Data modeling basics

Intro

Data modeling questions are a fairly normal part of the interview process, and it is worth knowing some basic guidelines for how to organize data. Although in this piece I will primarily talk about this at the database level, it is good knowledge to have across the stack - knowing when a piece of logic should be broken out into a reusable component is something frontend engineers will frequently run into, and it gets into similar logical territory because we are thinking about how it makes sense to organize our information, what belongs together, and what should be broken up.

Because it is the predominant type of database, we are mainly going to talk about relational databases and how to model data using good practices for relational databases specifically. But it is worth knowing that there are many other types of database out there, and what count as “good practices” can be different between different database systems. In addition to relational databases, there are:

NoSQL
Key/value stores
Graph databases
Network databases
Object oriented databases
Columnar databases

Among others.

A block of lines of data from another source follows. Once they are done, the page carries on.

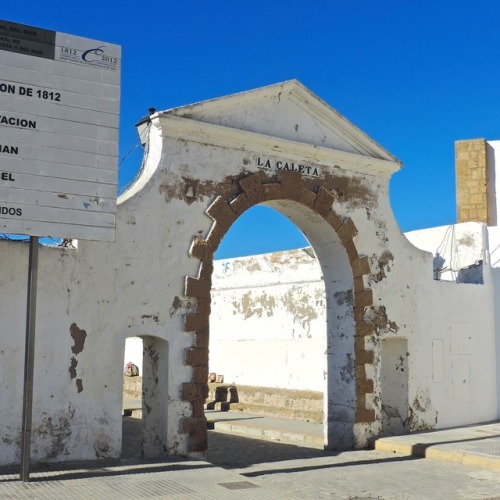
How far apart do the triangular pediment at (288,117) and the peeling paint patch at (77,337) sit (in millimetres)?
3508

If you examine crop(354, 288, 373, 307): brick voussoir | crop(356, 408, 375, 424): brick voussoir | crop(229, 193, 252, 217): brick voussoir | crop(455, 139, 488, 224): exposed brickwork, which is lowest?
crop(356, 408, 375, 424): brick voussoir

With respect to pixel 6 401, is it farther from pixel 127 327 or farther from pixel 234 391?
pixel 234 391

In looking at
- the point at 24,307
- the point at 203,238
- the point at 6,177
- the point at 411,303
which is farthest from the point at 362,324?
the point at 6,177

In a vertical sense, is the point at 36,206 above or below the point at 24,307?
above

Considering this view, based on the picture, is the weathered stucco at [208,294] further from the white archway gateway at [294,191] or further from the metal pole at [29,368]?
the metal pole at [29,368]

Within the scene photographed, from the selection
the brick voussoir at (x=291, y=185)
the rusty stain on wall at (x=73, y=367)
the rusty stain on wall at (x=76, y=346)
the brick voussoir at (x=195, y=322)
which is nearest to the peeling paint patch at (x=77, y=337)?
the rusty stain on wall at (x=76, y=346)

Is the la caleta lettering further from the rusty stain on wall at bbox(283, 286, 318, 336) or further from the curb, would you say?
the rusty stain on wall at bbox(283, 286, 318, 336)

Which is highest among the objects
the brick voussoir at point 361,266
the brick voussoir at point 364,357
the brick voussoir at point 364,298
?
the brick voussoir at point 361,266

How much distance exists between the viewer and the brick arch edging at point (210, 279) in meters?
10.4

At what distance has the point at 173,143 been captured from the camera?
34.9ft

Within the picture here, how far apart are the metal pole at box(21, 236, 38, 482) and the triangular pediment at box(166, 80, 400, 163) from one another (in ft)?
12.0

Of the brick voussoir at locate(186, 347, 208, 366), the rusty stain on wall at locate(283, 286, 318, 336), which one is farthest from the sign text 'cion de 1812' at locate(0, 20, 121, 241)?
the rusty stain on wall at locate(283, 286, 318, 336)

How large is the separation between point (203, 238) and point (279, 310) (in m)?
8.13

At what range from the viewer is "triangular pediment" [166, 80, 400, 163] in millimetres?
11211
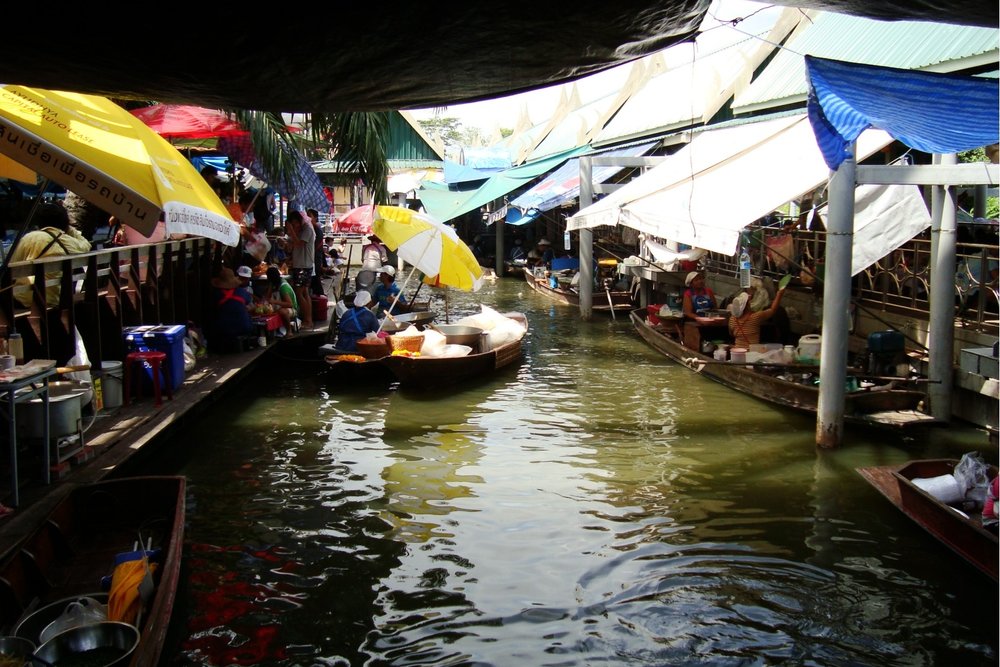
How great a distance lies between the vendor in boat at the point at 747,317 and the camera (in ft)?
41.3

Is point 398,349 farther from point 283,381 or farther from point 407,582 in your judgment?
point 407,582

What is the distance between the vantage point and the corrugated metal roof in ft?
34.6

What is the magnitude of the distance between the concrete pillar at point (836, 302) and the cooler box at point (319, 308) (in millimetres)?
9488

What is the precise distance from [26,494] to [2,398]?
2.34ft

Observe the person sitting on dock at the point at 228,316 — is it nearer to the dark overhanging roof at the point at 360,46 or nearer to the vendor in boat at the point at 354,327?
the vendor in boat at the point at 354,327

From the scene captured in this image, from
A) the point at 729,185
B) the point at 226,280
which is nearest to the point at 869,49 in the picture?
the point at 729,185

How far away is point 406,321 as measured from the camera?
48.1ft

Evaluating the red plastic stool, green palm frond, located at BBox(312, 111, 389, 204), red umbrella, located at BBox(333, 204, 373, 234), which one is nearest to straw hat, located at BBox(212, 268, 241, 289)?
green palm frond, located at BBox(312, 111, 389, 204)

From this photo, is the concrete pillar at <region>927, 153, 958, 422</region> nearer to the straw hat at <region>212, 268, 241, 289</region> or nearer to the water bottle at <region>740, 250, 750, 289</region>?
the water bottle at <region>740, 250, 750, 289</region>

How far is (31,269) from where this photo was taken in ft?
25.8

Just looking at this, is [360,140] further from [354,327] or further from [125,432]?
[125,432]

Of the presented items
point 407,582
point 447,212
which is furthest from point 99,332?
point 447,212

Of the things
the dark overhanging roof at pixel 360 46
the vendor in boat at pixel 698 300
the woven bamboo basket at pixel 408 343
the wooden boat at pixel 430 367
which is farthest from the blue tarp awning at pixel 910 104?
the vendor in boat at pixel 698 300

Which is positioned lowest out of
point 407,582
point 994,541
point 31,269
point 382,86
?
point 407,582
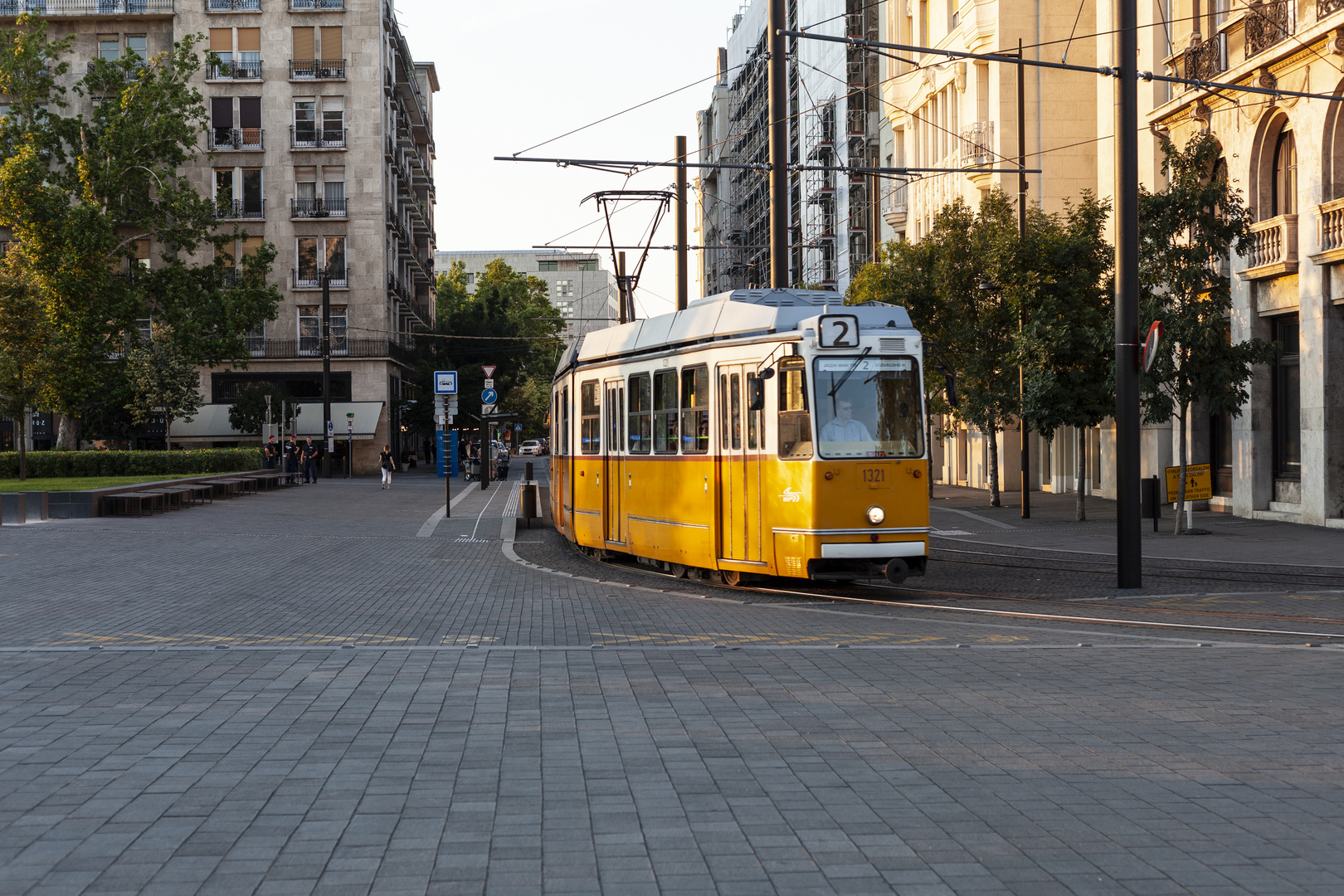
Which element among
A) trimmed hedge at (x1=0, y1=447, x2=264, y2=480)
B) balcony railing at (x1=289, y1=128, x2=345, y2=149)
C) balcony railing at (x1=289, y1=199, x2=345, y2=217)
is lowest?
trimmed hedge at (x1=0, y1=447, x2=264, y2=480)

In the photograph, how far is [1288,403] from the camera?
26.8 metres

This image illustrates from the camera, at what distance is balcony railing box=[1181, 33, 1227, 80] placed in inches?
1096

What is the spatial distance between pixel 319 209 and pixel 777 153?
4956 cm

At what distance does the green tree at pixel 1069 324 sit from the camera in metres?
26.6

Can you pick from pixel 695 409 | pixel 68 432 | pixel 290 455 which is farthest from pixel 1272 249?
pixel 68 432

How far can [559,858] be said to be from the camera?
16.6 feet

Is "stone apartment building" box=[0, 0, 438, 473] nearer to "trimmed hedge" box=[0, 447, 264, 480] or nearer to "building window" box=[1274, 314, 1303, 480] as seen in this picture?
"trimmed hedge" box=[0, 447, 264, 480]

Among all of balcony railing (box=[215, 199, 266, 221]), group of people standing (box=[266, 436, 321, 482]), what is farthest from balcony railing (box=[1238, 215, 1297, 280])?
balcony railing (box=[215, 199, 266, 221])

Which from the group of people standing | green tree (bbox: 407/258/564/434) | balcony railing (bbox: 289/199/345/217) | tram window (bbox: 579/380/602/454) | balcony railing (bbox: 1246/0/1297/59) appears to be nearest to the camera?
tram window (bbox: 579/380/602/454)

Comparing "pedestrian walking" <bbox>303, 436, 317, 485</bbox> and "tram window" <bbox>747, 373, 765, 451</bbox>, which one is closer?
"tram window" <bbox>747, 373, 765, 451</bbox>

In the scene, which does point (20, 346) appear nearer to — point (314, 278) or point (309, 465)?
point (309, 465)

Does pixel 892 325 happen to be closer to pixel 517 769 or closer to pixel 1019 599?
pixel 1019 599

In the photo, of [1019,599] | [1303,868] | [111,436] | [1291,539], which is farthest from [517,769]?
[111,436]

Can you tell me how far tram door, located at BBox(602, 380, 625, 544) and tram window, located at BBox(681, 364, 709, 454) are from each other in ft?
6.59
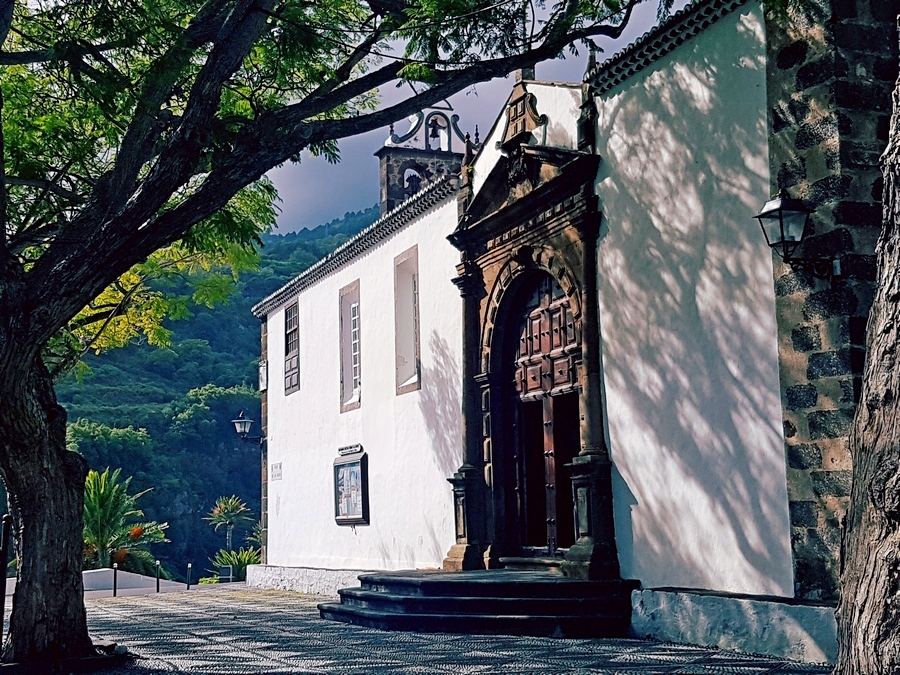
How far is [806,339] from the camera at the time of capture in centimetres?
703

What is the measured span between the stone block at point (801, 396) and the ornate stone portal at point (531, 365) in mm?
2366

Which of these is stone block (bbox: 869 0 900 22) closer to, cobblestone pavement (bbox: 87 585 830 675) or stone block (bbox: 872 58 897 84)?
stone block (bbox: 872 58 897 84)

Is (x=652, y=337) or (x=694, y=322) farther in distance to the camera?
(x=652, y=337)

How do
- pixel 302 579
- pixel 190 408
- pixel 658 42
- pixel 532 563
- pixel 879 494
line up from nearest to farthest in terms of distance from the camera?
pixel 879 494 < pixel 658 42 < pixel 532 563 < pixel 302 579 < pixel 190 408

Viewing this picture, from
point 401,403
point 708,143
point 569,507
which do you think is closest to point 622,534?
point 569,507

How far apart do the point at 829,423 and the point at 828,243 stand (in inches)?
46.0

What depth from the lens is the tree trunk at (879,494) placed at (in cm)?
262

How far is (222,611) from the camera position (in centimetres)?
1270

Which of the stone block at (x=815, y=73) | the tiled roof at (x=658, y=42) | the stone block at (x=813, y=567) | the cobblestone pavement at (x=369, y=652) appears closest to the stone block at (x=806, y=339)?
the stone block at (x=813, y=567)

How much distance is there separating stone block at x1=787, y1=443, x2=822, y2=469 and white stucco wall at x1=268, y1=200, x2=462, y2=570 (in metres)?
5.39

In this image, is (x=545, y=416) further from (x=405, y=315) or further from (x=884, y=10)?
(x=884, y=10)

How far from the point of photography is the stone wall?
6781 millimetres

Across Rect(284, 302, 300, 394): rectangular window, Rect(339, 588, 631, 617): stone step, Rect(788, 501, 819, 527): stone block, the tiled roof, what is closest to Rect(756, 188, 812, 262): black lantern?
Rect(788, 501, 819, 527): stone block

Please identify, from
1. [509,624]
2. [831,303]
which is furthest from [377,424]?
[831,303]
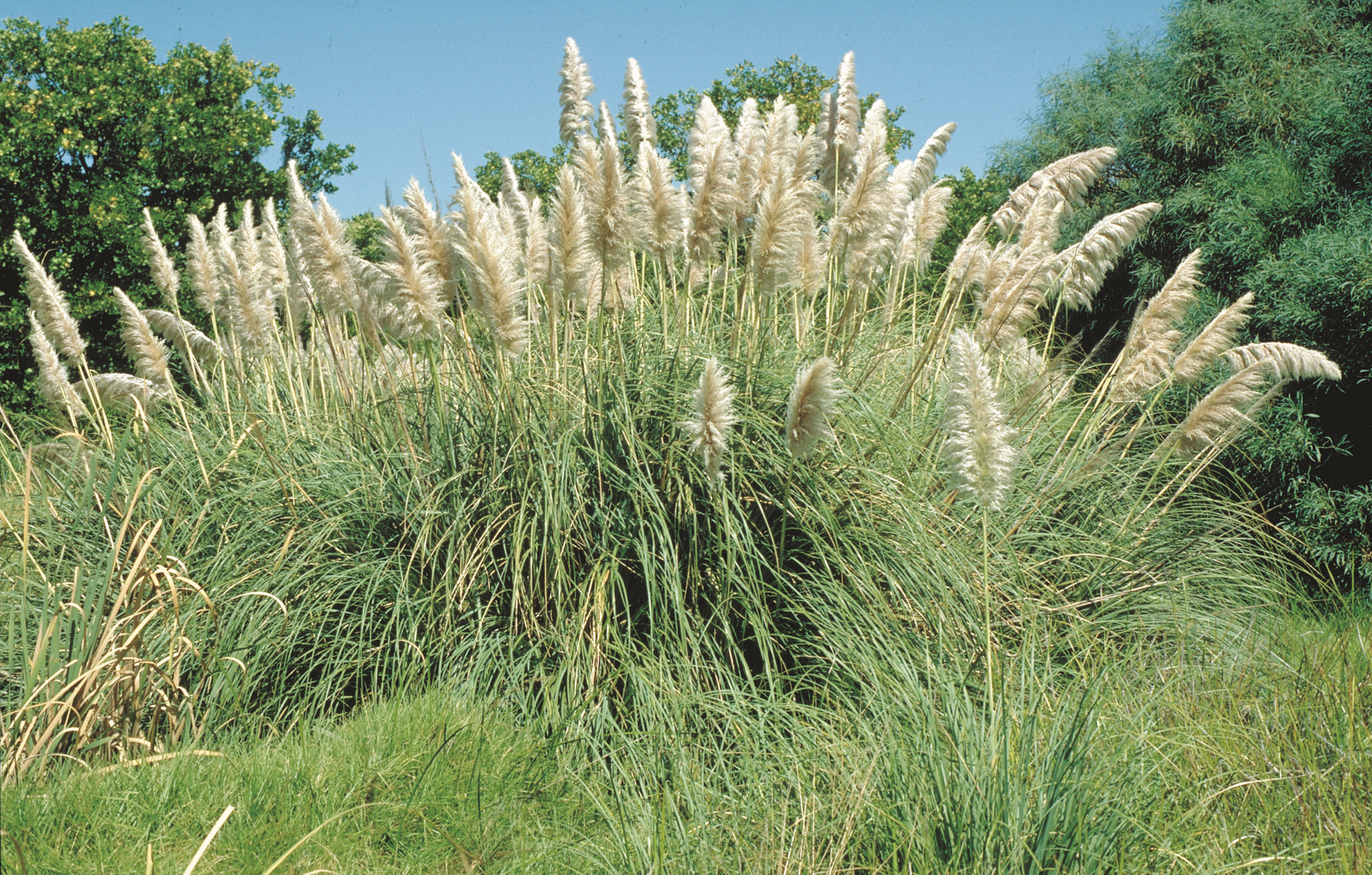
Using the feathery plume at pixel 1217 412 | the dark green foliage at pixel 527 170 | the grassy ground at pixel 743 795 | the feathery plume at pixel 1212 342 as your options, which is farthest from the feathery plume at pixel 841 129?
the dark green foliage at pixel 527 170

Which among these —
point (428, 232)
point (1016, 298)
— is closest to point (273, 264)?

Before you feel pressure to learn all that, it is worth saying that I’ve been doing this a long time and have really only ever significantly dealt with relational databases, key value stores, and NoSQL. There is also some crossover in functionality between databases, at times. One of my favorite things about MongoDB is the ability to store data structures similar to JSON, but PostgreSQL, a relational database, also allows you to store JSON if you need to. Some NoSQL databases also support query languages like SQL (structured query language), the language of relational databases.

Basic ideas

I feel like data modeling is one of those terms that can sound intimidating before you know what it is. I had several of these as a junior developer where when I would hear the term, for some reason my mind would go blank. (”Scripting language” was one of these, even though all I knew was scripting languages 🤷‍♀️).

If hearing data modeling makes you think of training AI models, or complex statistical models like they do for political elections, you can put that to the side. You should be happy to know, data modeling for relational databases more or less follows common sense.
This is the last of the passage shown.